In working with abuse cases, government systems, and foster care, there are many obstacles & tragedies on a daily basis.
We fight a system enormously large by comparison (to a single mom on aol) who has the money, resources, and capabilities to win, much moreso than the mom on aol. In the nastiness of red tape, lies, cover-ups, confidentiality excuses, conspiracies, money driven mistakes that cost lives & much more insanity than one would ever expect out of our own government systems
( particularly one in place to “protect children”.)
We see very few rewards.
Many advocates burn out.
By August of 2004 they finally, after much pressure, told me 3 of the medications they put him on. I had requested, demanded, and begged to know what they were giving my son who was coming to visitations acting different.
One visit he would be hyper and non-stop talking – rambling, so fast his mind would be thinking ten thoughts ahead, and he’d get stuck in a stutter from not being able to keep up. The next visit he’d be so groggy and sleepy, despondent, falling asleep mid-sentence, and unable to communicate or think clearly.
I knew it was drugs he was receiving by the foster care system he was thrown into… but which ones? and why? He’d never been on medications prior to foster care (and hasn’t since – to my knowledge).
I began writing letters. I wrote letters to everyone.
I wrote to the news station, the inspector general’s office, the local media, the CCHR, the medical board, the courts, etc., etc.,
Anyone and everyone received a letter from me. I wrote, last time I recall, approximately 1500 letters in the first couple months, begging for help with my fight for my son. But I kept getting no response. I kept seeing this happening to my child, and other children, and my pleas for help falling on deaf ears.

Action item: In the foster care account, roughly how many letters did the writer send in the first couple of months?

Stored data:
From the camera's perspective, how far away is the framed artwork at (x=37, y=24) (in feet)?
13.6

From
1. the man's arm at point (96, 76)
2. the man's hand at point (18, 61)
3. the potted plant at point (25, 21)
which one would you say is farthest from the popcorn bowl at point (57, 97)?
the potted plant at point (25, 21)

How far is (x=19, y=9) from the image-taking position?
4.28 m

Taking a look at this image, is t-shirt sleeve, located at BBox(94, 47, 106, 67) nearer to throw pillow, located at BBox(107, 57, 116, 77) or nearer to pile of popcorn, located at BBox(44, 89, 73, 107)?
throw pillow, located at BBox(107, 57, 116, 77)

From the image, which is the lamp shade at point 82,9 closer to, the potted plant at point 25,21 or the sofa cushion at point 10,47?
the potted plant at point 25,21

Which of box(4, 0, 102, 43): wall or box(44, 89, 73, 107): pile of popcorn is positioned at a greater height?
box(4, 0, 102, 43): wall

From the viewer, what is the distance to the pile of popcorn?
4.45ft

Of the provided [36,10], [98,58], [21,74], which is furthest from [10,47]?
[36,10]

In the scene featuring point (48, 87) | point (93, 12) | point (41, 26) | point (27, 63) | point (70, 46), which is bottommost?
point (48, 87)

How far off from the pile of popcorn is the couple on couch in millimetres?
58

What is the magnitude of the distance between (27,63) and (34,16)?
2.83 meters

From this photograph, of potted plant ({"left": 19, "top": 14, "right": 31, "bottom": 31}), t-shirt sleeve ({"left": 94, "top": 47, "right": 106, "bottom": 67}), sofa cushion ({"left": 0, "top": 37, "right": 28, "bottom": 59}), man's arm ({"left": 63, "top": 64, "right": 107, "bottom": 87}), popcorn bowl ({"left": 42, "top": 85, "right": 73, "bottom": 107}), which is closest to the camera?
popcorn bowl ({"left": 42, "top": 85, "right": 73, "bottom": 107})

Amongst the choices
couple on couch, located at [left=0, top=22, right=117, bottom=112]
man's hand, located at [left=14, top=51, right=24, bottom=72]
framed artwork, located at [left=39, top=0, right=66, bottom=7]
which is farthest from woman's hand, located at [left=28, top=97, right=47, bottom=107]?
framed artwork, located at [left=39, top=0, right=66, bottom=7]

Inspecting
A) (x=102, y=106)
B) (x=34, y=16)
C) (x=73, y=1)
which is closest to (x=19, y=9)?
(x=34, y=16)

Answer box: Approximately 1,500 letters.